Friday, March 28, 2008

Indiana Jones Adventure: Temple of the Forbidden Eye
This post was going to be on March 3rd, but I totally forgot about it. March 3, 1995 was Disneyland's grand opening of "Indiana Jones Adventure: Temple of the Forbidden Eye" Was this the last big all NEW "E" ticket attraction opened at Disneyland? The Rocket-Rods don't count.

With "Indiana Jones and the Kingdom of the Crystal Skull" coming out this May 22nd, I am surprised Disney isn't doing a massive tie-in and update to the attraction. Maybe they are waiting to see if the movie does well, the trailer sure looks great!

Today we have one of those "Commemorative" tickets that Disney got suckers to buy knowing that 1/2 of them would never be used. HEY WAIT!, I'm one of the suckers! Maybe I should show Disney a thing or two and use it on my next visit! Like that's gonna happen....

This ticket is HUGE, just like the ToonTown Commemorative ticket (link). The stub is only a inch and a half. Are you supposed to carry the rest of this foot long "eternal treasure" around all day? Oh, I know, rent a locker for it! The art work is pretty cool and that Snake slithering around the ticket is effectively scary... "Snakes, why'd it have to be Snakes?"



The back has some fun sayings... And some strange unrecognizable symbols? How will you ever figure out what it says?




Try this to decode the message above....




Neat patent diagram (link to actual patent) for the ride vehicles. This almost has a 1890's look?




I always knew the "Chamber of Destiny" was really only one door with one corridor behind it. I was just never quite sure how it was done. Click on this moving .gif file it show hows it works, clever.






Thanks for visiting my blog today, "You have chosen Wisely"

3 comments:

Jason Schultz said...

I think you should have written the entire post in the Mara font! (http://www.bertino.com/disney/disney_fonts_pgm_icons.shtml)

Major Pepperidge said...

I always submit resumes written in the Mara font.
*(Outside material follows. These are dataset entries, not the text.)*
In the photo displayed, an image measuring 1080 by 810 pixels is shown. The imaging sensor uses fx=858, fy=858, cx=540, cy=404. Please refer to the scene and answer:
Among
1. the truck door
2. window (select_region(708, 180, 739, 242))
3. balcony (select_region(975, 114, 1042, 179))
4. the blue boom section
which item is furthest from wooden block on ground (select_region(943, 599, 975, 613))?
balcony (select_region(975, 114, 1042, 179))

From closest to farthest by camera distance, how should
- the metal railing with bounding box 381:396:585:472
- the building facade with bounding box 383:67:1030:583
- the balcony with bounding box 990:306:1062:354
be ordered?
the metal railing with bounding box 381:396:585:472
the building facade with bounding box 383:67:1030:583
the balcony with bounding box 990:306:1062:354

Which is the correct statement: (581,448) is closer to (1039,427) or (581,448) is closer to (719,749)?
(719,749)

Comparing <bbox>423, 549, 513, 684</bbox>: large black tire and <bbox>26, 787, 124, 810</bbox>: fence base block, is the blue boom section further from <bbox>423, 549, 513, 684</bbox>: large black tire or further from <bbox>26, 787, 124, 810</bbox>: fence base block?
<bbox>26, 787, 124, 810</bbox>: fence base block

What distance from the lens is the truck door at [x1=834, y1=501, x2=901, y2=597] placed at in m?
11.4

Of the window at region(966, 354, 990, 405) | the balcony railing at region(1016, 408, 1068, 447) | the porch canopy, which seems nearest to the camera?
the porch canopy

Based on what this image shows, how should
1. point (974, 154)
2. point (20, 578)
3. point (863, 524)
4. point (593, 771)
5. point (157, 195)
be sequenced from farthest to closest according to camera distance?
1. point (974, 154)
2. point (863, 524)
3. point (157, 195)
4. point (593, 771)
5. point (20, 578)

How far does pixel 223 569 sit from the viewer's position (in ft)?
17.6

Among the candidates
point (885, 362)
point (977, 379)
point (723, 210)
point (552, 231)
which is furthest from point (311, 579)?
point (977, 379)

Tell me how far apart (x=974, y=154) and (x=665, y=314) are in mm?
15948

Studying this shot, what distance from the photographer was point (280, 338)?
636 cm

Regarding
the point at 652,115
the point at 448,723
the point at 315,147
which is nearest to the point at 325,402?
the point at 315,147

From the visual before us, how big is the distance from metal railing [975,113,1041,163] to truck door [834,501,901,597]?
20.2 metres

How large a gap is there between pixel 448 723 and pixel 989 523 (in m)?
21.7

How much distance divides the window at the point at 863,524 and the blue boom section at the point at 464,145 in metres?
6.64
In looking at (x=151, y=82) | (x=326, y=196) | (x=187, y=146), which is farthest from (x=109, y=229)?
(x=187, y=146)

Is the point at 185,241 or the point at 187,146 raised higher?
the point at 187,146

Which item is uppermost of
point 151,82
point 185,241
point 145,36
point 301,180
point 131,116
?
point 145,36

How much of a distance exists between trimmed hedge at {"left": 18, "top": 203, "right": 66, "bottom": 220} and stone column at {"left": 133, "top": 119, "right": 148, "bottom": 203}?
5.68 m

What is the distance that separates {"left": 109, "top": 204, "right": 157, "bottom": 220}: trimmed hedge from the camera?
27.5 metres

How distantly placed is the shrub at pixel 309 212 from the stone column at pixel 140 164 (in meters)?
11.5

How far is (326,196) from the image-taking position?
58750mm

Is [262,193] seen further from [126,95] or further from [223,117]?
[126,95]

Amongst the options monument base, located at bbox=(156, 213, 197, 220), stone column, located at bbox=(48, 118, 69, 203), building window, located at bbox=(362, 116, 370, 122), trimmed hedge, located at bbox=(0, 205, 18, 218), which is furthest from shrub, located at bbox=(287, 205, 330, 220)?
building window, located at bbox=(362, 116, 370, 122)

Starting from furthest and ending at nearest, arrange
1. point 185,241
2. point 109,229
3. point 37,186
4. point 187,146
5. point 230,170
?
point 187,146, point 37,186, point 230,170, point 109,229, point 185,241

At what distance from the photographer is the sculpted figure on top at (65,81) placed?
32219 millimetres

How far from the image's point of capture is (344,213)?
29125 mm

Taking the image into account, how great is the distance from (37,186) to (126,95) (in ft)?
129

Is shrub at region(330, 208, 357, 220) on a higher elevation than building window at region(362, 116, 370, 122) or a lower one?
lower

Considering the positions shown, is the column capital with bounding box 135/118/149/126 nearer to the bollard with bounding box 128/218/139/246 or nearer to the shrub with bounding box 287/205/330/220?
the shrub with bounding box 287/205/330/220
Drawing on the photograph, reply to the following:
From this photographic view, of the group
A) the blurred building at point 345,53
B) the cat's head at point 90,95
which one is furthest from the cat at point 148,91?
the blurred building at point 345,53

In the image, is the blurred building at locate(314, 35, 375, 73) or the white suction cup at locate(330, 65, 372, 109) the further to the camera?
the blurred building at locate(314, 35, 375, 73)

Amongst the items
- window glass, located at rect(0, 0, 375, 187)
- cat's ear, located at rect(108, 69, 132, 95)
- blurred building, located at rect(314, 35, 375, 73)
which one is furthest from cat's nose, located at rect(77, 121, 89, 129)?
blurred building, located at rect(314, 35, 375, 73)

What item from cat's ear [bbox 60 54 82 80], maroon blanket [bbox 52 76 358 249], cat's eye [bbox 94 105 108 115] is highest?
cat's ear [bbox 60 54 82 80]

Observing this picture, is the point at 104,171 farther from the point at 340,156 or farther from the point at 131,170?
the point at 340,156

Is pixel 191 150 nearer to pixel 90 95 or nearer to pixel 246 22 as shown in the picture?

Am I nuts, or did the early publicity for the Indy attraction make it sound as if there were multiple experiences depending on "which door you went through"? I always got the impression that you would see SIGNIFICANT differences. Now, it's a great ride, but I was pretty disappointed to find out that there was no real difference (except for some real minor stuff). If they hadn't built it up, there would have been no disappointment! I still cry myself to sleep, ha ha

mydisneycollection said...

Oh defintely - Disney really played-up the multiple experiences aspect when Indy first opened.